While CBD hemp is selling for between $300-$400 a pound now, Montalbano and Blomberg are betting that it will catch up to West Coast outdoor cannabis prices soon, which range around $1,500 a pound. And because their product will be premium, they’re aiming for even higher prices.
This season they’re growing 1,600 plants, outdoors, on the second year of their three-year license. Last year they grew 860 plants, with three varieties devised by Blomberg. This year there are even more varieties with dozens of phenotypes, all in service of finding a high yield plant that hits USDA requirements of delta-9 THC concentration levels and new rules for overall THC concentration levels, where plants have to be found under 0.3%
“We’re running 13 different varieties this year, just trying to figure out which will go best with the new USDA regulations, which is under 0.3% total THC, which is kind of a superhard task. Last year we got two varieties in our line up that were USDA compliant,” says Blomberg.
The new rules are a lot harder.
“As of October 31 of this year, USDA rules step in and they say anything under 0.3% total THC, which is THC-A too, after decarboxylation. That’s a very hard feat.

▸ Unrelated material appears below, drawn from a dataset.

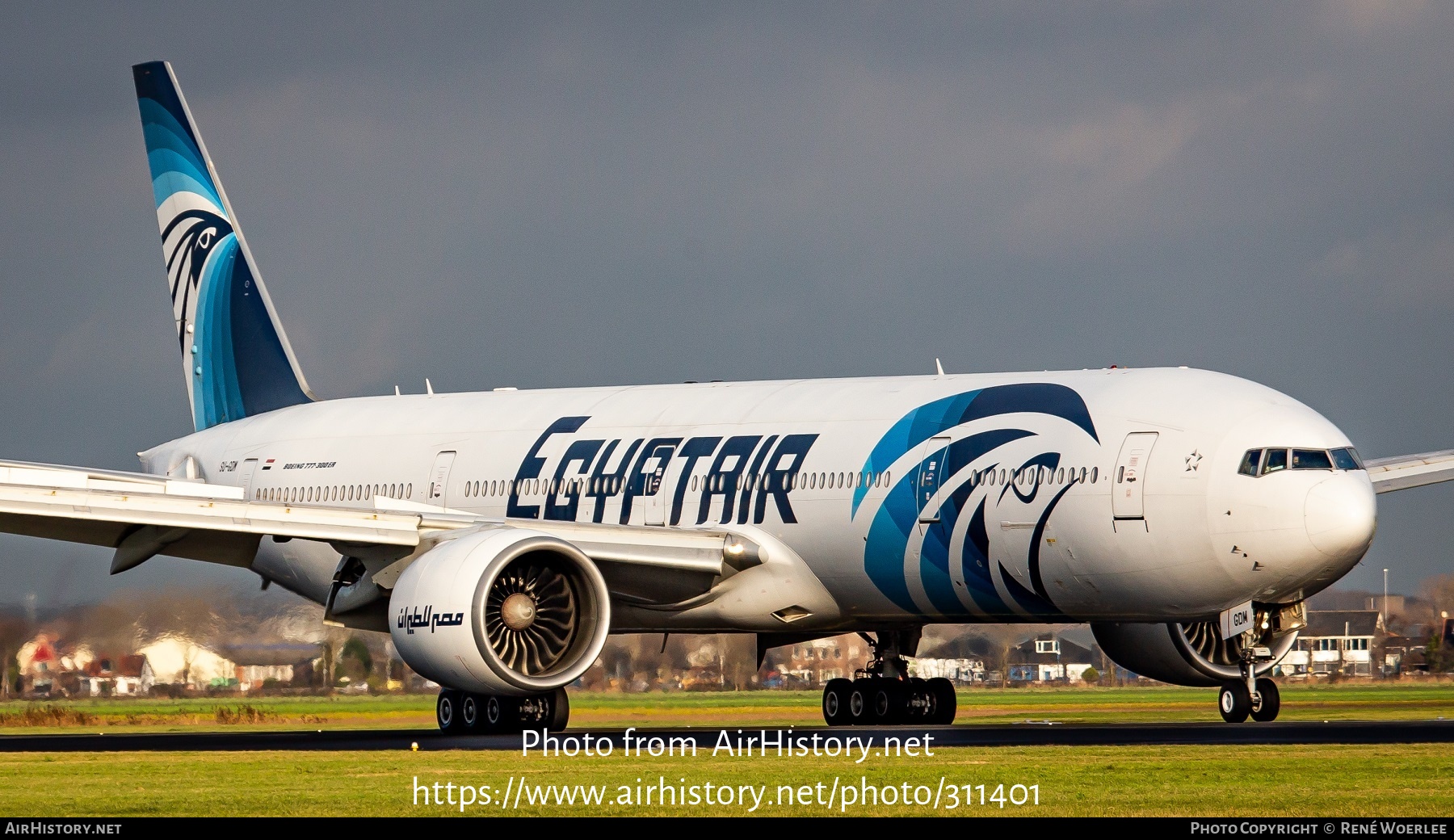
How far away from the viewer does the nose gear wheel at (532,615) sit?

I haven’t seen any variety yet, where you can just throw the seed out and go full ripeness and it tests good. That’s almost impossible,” says Blomberg.

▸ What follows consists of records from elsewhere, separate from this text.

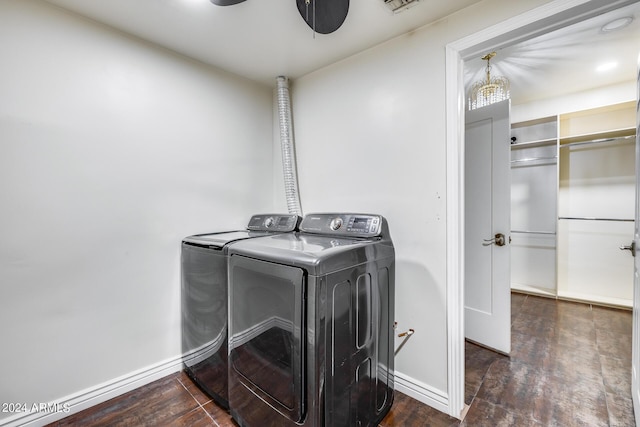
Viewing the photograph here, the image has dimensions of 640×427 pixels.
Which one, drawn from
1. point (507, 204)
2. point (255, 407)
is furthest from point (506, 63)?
point (255, 407)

Blomberg is running clones of Sativa, Indica, Ruderalis and hybrid plants he’d developed. They keep the hardiest plants and seeds for greenhouses they operate in the winter.
“Over winter we ran a bunch of seeds. We put them through the stress test to see which are the strongest. When you’re done with that, you’ll have 2-3, and you keep cuts of each one that are our favorite. With plants, you can pick your favorite kid and toss away the other 19,” says Blomberg.
Talking to them about the state of the market, it seems that almost everything is arrayed against them. Banks they’ve talked to won’t lend against CBD hemp. They think they can find an agent who will insure the crop, but haven’t closed a deal yet. There are no CBD hemp processors in Illinois, and since the Illinois Department of Agriculture approved hemp sales to cannabis cultivators for processing, they haven’t received much interest. Unlike every cash crop, there is no ready market for sale.
“There’s some markets online, but there’s definitely not a main commodity market where I could send it,” says Montalbano. “That’s a big thing, with corn they just send it to the grain depot and drop it off. I’ve got to find a buyer.”
But these guys are farmers, with patience bred into them through years of watching plants grow. Things will change, they insist. They’ll wait.